A key difference between FaceApp and Facebook is that a Russian company developed the former. The New York Post published an explosive headline claiming, “Russians Now Own All Your Old Photos.” But falling back into Cold War–style rhetoric can be misleading. Concerns about Russian apps stem from the close relationship between government and industry, and the likelihood that Russian companies will be unable to fight government requests for data. Then again, companies in even the most liberal, democratic nations often have to share data with their government as well. In the United States, tech companies and their users do generally enjoy a higher level of legal protection from government than their counterparts in Russia do. But users of non-Russian apps should still be concerned about where their data will end up.

Regardless of origin, tech companies need to do better to protect the privacy of their consumers. Part of this is simply making users more aware of how data are being used. This is the rationale behind privacy policies. However, many users don’t read those policies. Developers need to go further and build actual privacy protections into their apps. These can include notifications on how data (or photos) are being used, clear internal policies on data retention and deletion, and easy workflows for users to request data correction and deletion. Additionally, app providers and platforms such as Apple, Microsoft, and Facebook should build in more safeguards for third-party apps.

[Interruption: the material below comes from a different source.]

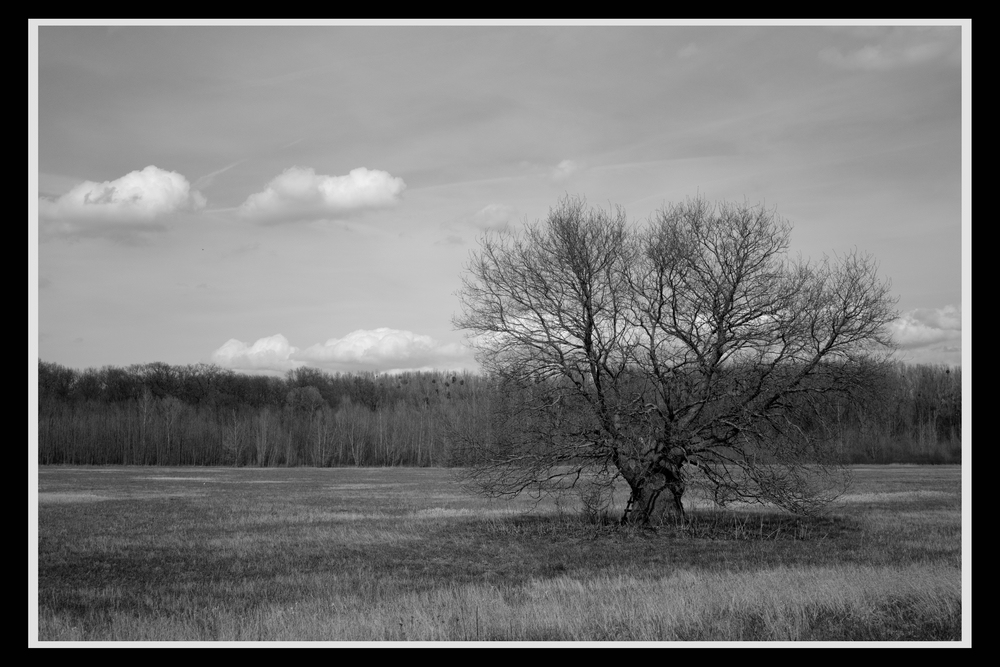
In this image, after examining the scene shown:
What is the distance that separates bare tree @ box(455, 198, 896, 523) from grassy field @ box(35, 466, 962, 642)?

But asking tech companies to make a few fixes will not be enough to solve the larger systemic problem, which is simply that our society hasn’t figured out how to deal with privacy in a way that actually protects individuals. The way we conceptualize privacy—by focusing, for instance, on the point at which a user decides to enter personal data into a website—is inadequate for the realities of today’s technology. Data are being collected all the time, often in ways that are all but impossible for consumers to know about. You cannot expect every traffic camera to include a privacy policy. Meanwhile, data sets are often sold, bought, aggregated, and transformed by third-party data brokers in ways unimaginable to consumers.

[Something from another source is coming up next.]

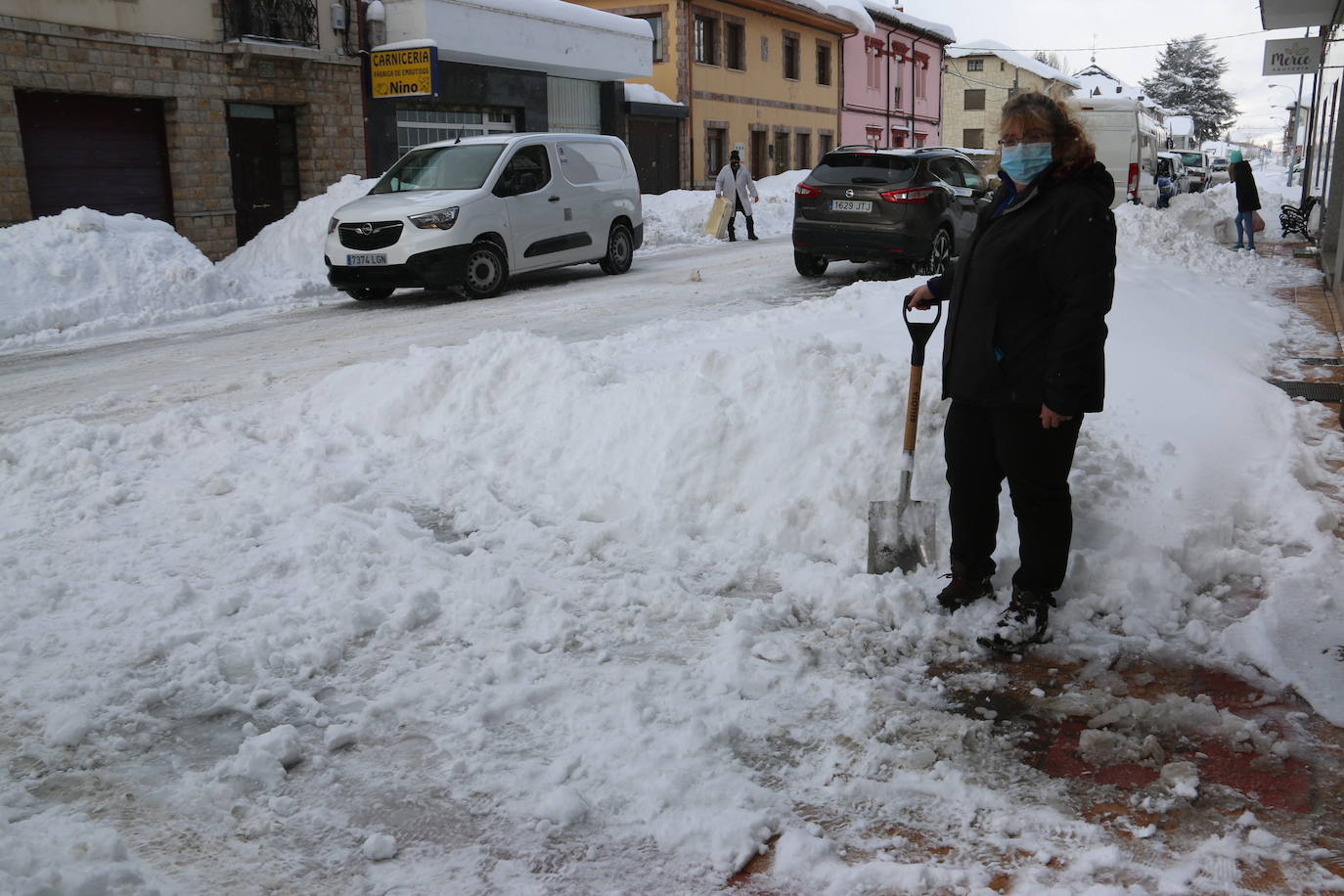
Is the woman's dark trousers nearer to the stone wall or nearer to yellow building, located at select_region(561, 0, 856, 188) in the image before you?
the stone wall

Many privacy regulations, including the European Union’s General Data Protection Regulation, include a right to request that your data be deleted. But that right doesn’t apply when your data are used to train AI and machine-learning systems, or when your face is added to a facial-recognition data set without your knowledge.

Facial recognition is only the tip of the iceberg. License-plate readers, shopping beacons, and a whole suite of mobile trackers follow individuals both online and offline. Amazon Alexa and Google Home devices listen to everything you say. Roombas map your floor plans. Strava and Fitbit record your location. 23andMe and Ancestry.com collect and essentially own your very sensitive genetic information. Our current laws cannot handle the sheer amount of data collected on individuals in what the Harvard professor Shoshanna Zuboff calls the “age of surveillance capitalism.”

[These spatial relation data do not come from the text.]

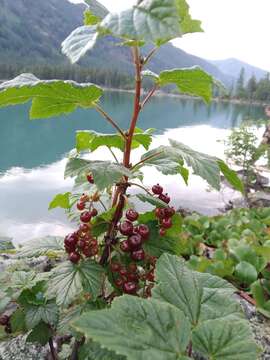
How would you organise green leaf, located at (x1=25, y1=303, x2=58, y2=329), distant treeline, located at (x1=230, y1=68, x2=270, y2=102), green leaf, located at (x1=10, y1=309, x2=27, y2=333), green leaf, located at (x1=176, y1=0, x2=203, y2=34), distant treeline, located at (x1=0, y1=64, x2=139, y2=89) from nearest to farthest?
green leaf, located at (x1=176, y1=0, x2=203, y2=34)
green leaf, located at (x1=25, y1=303, x2=58, y2=329)
green leaf, located at (x1=10, y1=309, x2=27, y2=333)
distant treeline, located at (x1=0, y1=64, x2=139, y2=89)
distant treeline, located at (x1=230, y1=68, x2=270, y2=102)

We need better privacy laws that address the new harms and risks arising from facial recognition, AI and machine learning, and other technological advances. To deal with privacy risks in the larger data ecosystem, we need to regulate how data brokers can use the personal information they obtain. We need safeguards against the practical harms that invasions of privacy can cause; that could mean, for example, limiting the use of facial-recognition algorithms for predictive policing. We also need laws that give individuals power over data they have not voluntarily submitted.

We can’t have effective laws until we expand our understanding of privacy to reflect the data-hungry world we now live in. The FaceApp privacy controversy is not overblown, but some attacks are misdirected. The problem isn’t photo-editing apps or third-party developers or Russian tech companies. What we are facing as a society is a systemic failure to protect privacy when new technologies force our preconceived notions of privacy to collapse.

Tiffany C. Li is a tech attorney and fellow at Yale Law School’s Information Society Project.